╭─ Text provided
I do not believe that the changes that began to take place from the 80’s on in the CCNY Bilingual Education Program were simply curricular trends; a trend that “strangely enough”, a decade later also involved the Workshop Center for Open Education. It was quite disturbing to see that a certain pattern also became part of the focus: to view Puerto Rican students as in need of compensatory education. I almost fell off a chair when listening to a Cuban colleague referring to Puerto Ricans as “docile”, and comparing us against other Latino groups, by claiming how much better the “others”  were doing academically (a poorly studied theme since over all, Puerto Ricans were doing as well or better than any other Latin American group in its totality; and a daring thing to say, given the distrust there was at the time between Puerto Ricans in New York, Miami, New Jersey and the mostly self identified as "white" Cuban immigrants). Clearly, the Cuban educator had not read the work of intellectuals dismantling such a “racist” idea and how it was formulated historically (there is plenty of literature on this word "docile" and how it was created and promoted to justify racist views and colonial politics). 

Then, there was the Colombian educator asking the faculty to study Puerto Rican kids “learning failures”. In her very progressive school, the failure had nothing to do with the school itself, of course, she claimed, not realizing that very poor kids in mostly middle class schools will usually do worse than the average ones, and had nothing to do with ethnicity. (How Latinos were and are often hired to replace Puerto Ricans, and how Bilingual Education has been used to discriminate against Puerto Ricans, by the “White Leaders” in control, are topics for later essay.)

What came later on was racism dressed-up as “caring for the other”,  and a little later, It included some form of “fascism”. It is a well known fact that some professors work for the security apparatus of the State. I heard of two of them at CCNY, and in Puerto Rico, around that same time, when two university students had been entrapped and killed by undercover police working within the campus of the UPR— state-sponsored murders. It was neither the first time, nor would it be the last, when the USA-security apparatus killed Puerto Rican independence supporters. 

Years later, a new Puerto Rican faculty member was denied tenure. From my perspective, she was the best professor the Program had had in terms of her own professional and political history, and her excellent well-founded pedagogical and mentoring practices. The reason (no doubt): to get rid of the “leftist”. This shameless act took place while some faculty members (including another assimilationist Puerto Rican) provided support to a white woman, who could not meet at any level the Puerto Rican female professor. It was back to the fifties in some different but equally patronizing approach: to educate the poor and other non mainstream populations by focusing on predetermined "oppositional" and "control" ideas about the group "bajo fuego"; except this time, a Puerto Rican and other Latinos served to promote the ideological and controlling plan. 

María would continue to live and work in the Bronx as a bilingual teacher, completely integrated into her residential and professional community; Luis went on to become a lawyer, and gradually entered into the world of political activism, with an emphasis on civil rights and making Puerto Rico an independent country; Lisa would become what the literature on colonialism calls an “assimilationist”. Her interest on Puerto Ricans were shaped by the desire and goal, politically and in terms of socio-economic class, to help them become a part of the American middle class.
╰─
◆ Written request
Answer these questions from the essay on the CCNY Bilingual Education Program.
(a) What word did the Cuban colleague use for Puerto Ricans?
(b) What did the Colombian educator ask the faculty to study?
(c) What did Luis go on to become?
╭─ Extracted records
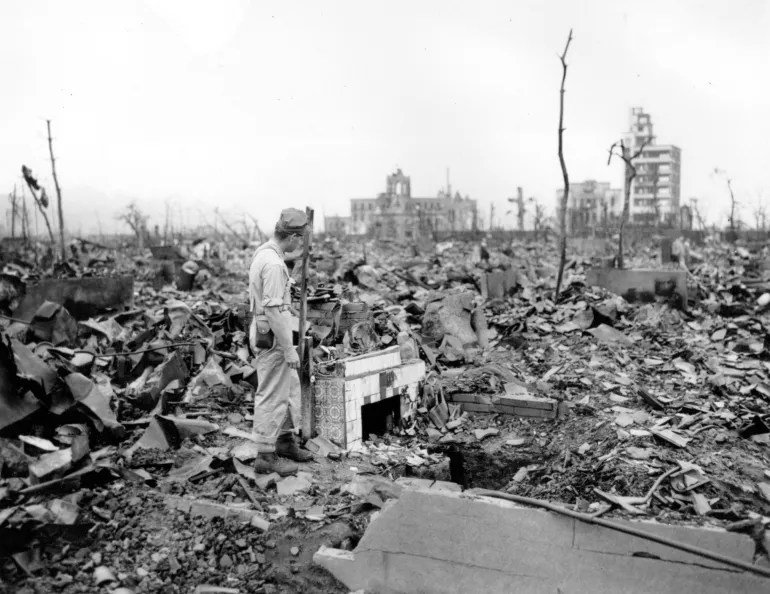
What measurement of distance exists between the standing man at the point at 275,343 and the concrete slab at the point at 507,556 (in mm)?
1521

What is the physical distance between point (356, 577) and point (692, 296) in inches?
424

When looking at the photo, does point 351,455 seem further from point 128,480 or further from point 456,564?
point 456,564

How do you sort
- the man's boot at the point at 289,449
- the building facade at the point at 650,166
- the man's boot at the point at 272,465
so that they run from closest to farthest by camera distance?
the man's boot at the point at 272,465 → the man's boot at the point at 289,449 → the building facade at the point at 650,166

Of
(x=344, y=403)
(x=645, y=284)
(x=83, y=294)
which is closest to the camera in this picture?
(x=344, y=403)

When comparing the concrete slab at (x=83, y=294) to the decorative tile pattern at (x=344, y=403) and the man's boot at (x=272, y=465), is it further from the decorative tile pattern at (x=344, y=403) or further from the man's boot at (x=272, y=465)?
the man's boot at (x=272, y=465)

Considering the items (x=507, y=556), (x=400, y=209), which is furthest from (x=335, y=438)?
(x=400, y=209)

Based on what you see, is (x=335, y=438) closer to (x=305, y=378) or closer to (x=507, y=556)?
(x=305, y=378)

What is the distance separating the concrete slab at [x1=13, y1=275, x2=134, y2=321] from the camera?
34.2 feet

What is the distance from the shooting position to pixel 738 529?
3156 millimetres

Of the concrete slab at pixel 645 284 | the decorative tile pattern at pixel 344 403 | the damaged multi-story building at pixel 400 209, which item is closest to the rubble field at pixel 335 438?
the decorative tile pattern at pixel 344 403

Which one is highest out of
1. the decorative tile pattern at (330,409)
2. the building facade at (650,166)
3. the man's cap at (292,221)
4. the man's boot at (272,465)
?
the building facade at (650,166)

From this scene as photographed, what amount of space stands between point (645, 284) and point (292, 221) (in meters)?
9.18

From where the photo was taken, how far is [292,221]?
16.6 feet

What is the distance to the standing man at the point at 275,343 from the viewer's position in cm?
491
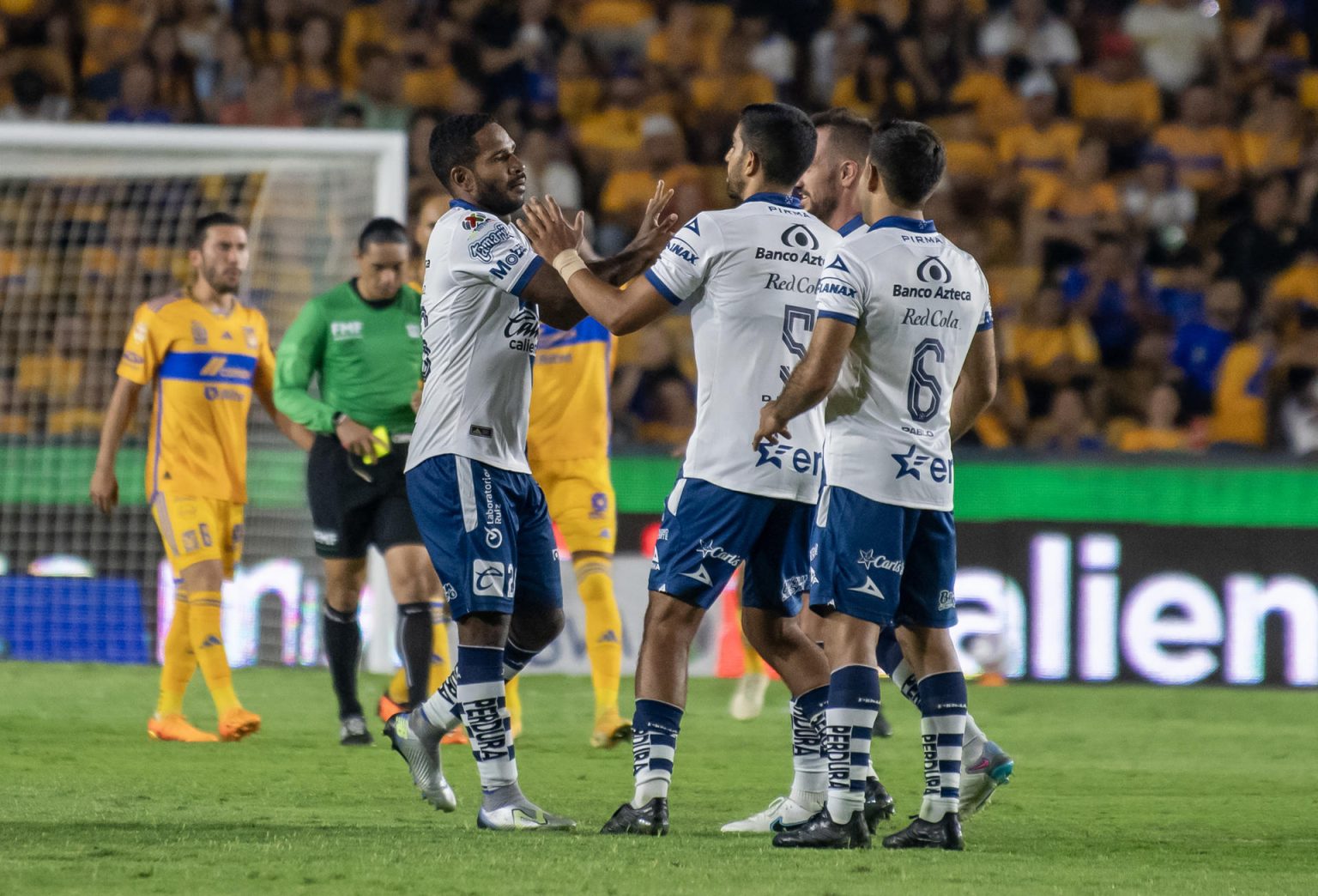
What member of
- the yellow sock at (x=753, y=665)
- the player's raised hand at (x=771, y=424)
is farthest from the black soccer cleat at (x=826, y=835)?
the yellow sock at (x=753, y=665)

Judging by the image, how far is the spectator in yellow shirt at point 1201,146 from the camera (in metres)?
14.5

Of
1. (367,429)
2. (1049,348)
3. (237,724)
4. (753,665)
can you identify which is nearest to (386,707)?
(237,724)

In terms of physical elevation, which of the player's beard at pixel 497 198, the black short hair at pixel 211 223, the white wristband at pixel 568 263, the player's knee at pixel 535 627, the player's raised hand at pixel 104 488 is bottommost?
the player's knee at pixel 535 627

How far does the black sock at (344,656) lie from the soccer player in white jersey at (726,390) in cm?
294

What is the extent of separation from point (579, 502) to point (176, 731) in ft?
6.59

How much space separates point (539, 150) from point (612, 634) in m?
6.87

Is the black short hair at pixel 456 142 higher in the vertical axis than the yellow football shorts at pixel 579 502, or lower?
higher

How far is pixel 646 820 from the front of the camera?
5352 mm

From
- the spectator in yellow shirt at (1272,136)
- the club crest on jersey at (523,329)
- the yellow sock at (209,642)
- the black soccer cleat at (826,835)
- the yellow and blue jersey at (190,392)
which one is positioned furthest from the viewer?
the spectator in yellow shirt at (1272,136)

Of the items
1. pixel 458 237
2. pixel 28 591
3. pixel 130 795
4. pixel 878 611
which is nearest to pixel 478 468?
pixel 458 237

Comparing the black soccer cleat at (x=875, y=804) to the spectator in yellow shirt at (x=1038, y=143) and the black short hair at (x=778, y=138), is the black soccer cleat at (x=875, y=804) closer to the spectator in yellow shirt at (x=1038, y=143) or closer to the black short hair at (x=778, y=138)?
the black short hair at (x=778, y=138)

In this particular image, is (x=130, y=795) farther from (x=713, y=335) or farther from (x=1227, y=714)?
(x=1227, y=714)

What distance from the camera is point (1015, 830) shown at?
586 cm

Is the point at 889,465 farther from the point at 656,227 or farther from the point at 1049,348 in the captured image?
the point at 1049,348
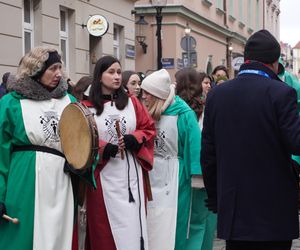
╰─
◆ Result of this task
(a) "Docile"
(b) Puerto Rican kids' "learning failures"
(c) A lawyer